Only Transport Minister Eamon Ryan can change that, Jose said.
The Department of Transport is open to the possibility of increasing parking fines, a spokesperson said.
That would take engagement with An Garda Síochána and councils “so as to ensure fairness and proportionality and to take into account issues of implementation and enforcement”, the spokesperson said.
Dún Laoghaire Rathdown County Council has used fixed notices as its sole enforcement method for 15 years, a spokesperson for that council said by email.
“The amount of fines issued annually have remained consistent over the years,” the spokesperson said.
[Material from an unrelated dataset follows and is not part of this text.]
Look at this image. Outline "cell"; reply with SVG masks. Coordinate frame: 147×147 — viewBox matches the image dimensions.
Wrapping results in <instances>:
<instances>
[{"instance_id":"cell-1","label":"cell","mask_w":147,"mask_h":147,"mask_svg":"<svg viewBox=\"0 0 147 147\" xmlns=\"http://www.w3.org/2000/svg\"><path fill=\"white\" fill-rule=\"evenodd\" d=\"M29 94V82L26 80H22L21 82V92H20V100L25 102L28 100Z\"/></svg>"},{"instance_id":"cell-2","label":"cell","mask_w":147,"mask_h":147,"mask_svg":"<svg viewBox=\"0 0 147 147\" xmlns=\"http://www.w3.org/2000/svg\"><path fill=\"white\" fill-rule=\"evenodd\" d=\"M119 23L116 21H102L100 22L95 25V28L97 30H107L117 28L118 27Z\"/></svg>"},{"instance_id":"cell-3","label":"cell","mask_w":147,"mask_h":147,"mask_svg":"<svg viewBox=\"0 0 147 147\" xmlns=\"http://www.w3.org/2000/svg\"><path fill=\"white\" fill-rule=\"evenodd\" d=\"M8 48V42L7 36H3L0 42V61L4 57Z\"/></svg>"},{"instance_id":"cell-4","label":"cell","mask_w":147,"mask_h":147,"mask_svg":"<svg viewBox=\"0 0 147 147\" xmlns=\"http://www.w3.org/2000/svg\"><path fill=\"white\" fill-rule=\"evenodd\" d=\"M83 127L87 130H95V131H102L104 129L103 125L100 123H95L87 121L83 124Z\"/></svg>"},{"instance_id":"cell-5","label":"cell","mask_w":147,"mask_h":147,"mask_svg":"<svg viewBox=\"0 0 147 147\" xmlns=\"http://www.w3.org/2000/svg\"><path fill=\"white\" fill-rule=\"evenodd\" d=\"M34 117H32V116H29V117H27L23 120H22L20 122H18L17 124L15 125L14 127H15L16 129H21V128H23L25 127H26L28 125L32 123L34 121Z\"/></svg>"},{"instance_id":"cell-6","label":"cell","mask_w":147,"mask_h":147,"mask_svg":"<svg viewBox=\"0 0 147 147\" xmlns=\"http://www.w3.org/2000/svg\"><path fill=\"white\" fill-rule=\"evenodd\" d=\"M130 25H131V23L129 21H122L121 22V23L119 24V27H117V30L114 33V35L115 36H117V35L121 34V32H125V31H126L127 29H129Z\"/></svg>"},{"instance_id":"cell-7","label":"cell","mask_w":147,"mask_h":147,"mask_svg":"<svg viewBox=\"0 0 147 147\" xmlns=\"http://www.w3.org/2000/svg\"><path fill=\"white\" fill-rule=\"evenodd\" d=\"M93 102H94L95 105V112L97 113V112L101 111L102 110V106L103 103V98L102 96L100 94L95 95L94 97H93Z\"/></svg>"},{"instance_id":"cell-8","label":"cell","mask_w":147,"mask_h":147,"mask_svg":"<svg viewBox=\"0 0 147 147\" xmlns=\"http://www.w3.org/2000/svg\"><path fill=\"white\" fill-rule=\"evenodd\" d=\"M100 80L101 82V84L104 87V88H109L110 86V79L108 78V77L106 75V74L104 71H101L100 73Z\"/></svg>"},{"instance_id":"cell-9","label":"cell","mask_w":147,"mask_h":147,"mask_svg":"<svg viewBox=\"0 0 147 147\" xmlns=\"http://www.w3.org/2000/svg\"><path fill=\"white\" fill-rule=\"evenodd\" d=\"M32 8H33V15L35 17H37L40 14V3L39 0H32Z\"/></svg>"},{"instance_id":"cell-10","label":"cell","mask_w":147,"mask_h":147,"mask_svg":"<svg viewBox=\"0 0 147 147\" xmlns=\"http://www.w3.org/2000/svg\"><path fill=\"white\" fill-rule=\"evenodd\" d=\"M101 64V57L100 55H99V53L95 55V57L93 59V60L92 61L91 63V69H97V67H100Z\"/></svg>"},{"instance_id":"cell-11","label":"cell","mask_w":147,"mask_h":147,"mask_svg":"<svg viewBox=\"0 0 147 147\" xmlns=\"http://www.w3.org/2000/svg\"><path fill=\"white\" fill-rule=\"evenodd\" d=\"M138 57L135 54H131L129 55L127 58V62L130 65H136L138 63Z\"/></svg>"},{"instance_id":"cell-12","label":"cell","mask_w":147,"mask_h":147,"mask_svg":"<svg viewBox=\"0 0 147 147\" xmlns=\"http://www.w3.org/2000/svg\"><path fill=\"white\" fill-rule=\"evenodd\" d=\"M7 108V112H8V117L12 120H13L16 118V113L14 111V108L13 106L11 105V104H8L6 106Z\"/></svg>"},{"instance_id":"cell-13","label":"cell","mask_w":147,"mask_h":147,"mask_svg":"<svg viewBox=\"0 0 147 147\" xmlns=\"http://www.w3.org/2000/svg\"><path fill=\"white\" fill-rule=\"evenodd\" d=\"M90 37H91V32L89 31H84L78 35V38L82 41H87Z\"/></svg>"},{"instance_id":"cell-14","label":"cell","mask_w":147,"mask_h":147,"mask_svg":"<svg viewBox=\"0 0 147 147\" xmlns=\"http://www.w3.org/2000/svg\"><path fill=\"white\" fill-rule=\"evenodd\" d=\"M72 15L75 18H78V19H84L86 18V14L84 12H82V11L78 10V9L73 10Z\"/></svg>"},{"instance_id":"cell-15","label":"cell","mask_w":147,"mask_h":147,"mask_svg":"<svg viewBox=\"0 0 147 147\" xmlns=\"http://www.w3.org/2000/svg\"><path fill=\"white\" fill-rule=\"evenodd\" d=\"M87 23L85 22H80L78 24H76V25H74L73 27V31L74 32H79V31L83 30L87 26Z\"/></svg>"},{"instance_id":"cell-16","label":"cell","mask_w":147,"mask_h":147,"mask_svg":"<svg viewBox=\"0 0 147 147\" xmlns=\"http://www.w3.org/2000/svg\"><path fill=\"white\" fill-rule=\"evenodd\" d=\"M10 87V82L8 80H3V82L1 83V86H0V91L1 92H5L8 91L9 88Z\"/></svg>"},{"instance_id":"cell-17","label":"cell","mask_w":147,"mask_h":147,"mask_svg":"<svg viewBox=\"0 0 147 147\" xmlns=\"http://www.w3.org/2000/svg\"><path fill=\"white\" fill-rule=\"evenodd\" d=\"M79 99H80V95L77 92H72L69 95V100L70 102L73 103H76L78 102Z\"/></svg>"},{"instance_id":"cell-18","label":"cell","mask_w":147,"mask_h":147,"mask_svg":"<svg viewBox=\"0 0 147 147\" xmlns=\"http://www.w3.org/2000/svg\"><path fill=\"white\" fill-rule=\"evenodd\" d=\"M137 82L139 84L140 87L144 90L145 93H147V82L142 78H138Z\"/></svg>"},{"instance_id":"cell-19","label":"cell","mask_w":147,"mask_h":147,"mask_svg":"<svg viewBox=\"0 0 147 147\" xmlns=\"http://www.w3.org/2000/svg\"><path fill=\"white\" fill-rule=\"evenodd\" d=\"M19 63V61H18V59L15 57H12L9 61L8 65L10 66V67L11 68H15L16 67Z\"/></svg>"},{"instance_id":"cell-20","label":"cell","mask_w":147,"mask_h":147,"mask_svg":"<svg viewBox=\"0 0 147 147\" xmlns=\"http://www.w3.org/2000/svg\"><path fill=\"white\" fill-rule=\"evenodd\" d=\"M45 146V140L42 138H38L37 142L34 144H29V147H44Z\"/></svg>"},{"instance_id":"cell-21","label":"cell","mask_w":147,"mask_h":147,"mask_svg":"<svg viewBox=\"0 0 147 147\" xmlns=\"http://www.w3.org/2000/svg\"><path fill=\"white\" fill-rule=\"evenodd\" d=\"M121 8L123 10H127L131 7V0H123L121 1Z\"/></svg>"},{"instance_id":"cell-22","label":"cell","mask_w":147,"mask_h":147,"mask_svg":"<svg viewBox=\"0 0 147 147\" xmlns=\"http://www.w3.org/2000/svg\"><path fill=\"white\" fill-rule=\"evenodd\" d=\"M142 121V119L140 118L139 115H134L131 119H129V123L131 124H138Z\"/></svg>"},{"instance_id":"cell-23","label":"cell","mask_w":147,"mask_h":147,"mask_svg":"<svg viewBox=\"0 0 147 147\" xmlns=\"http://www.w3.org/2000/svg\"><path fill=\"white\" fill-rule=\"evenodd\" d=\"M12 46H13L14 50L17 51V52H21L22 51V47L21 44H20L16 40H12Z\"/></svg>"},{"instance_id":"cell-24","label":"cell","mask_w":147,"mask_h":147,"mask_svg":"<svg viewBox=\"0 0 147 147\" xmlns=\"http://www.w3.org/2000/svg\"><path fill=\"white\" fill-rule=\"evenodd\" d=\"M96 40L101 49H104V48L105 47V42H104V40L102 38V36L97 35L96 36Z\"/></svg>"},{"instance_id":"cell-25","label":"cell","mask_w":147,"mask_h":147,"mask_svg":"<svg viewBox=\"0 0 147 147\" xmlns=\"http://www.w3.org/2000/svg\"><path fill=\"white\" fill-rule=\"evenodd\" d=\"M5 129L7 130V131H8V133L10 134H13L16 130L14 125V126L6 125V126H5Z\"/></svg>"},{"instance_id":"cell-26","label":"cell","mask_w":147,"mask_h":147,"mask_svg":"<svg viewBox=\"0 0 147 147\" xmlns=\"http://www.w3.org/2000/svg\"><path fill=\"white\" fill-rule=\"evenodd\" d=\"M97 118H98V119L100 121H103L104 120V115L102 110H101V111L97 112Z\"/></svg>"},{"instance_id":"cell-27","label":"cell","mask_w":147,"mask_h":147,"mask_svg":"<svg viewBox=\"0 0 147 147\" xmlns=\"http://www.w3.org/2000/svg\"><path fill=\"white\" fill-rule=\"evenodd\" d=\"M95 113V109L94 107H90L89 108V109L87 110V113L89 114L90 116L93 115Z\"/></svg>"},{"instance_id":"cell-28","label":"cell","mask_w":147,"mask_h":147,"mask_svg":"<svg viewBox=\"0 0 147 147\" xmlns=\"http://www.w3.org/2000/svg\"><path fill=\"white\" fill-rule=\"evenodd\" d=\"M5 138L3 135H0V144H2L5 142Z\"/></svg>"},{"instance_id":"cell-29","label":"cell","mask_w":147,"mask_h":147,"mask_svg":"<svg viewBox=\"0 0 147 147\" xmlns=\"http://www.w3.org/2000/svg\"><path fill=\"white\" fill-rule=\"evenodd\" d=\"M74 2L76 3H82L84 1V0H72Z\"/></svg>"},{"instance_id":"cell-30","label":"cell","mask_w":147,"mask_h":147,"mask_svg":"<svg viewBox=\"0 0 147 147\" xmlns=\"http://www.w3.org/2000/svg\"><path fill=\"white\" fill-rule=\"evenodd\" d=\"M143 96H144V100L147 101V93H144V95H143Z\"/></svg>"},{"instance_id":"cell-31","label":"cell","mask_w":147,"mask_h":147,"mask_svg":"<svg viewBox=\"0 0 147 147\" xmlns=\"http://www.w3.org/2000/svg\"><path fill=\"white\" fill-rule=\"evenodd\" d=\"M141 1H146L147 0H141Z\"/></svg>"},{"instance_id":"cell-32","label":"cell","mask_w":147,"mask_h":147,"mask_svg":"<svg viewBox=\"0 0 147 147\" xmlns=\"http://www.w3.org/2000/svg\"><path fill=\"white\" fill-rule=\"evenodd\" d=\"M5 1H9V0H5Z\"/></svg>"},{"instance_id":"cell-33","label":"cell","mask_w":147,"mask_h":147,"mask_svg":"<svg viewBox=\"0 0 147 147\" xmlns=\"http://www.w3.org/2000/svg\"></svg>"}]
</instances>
Said Stevenson, at Wednesday’s meeting: “In our consultation with Dún Laoghaire Rathdown, they’re issuing in the order of 30,000 offences a year.”
Of those, 70 percent are paid and the rest are struck out on appeal or when the notice goes to court, he said.
At the meeting, those in favour of the pilot scheme said it was a chance to clamp down on drivers obstructing footpaths, while those against said where to park, and not to park, needed to be more clearly marked before fines are brought in.
There’s a clear need for intervention and enforcement that “is quick and timely and acts as a proper deterrent for people against doing this”, said Moore, the Green Party councillor.
Footpath parking is endemic in the south inner-city, where Moore lives, she said.
Fianna Fáil Councillor Deirdre Heney, on the other hand, said she would be “objecting to this on a point of principle”.
She filed a motion years back asking for parking spaces to be marked clearly so that drivers aren’t unknowingly parking illegally, she said.
“It was unanimously agreed that we would differentiate parking spaces in clear ways,” she said. But that council hasn’t done that yet, she says.
O’Brien said: “But that doesn’t really matter whether we’re operating on this fixed penalty notice system or we’re operating the clamping, as we do at the moment. That’s kind of a separate issue.”
Independent Councillor Mannix Flynn was opposed to the report, he said.
There are narrow roads in areas like around Portobello and Clontarf, he said. So some drivers park with their wheels on the footpaths at night. “They’ll be subject to these particular fines.”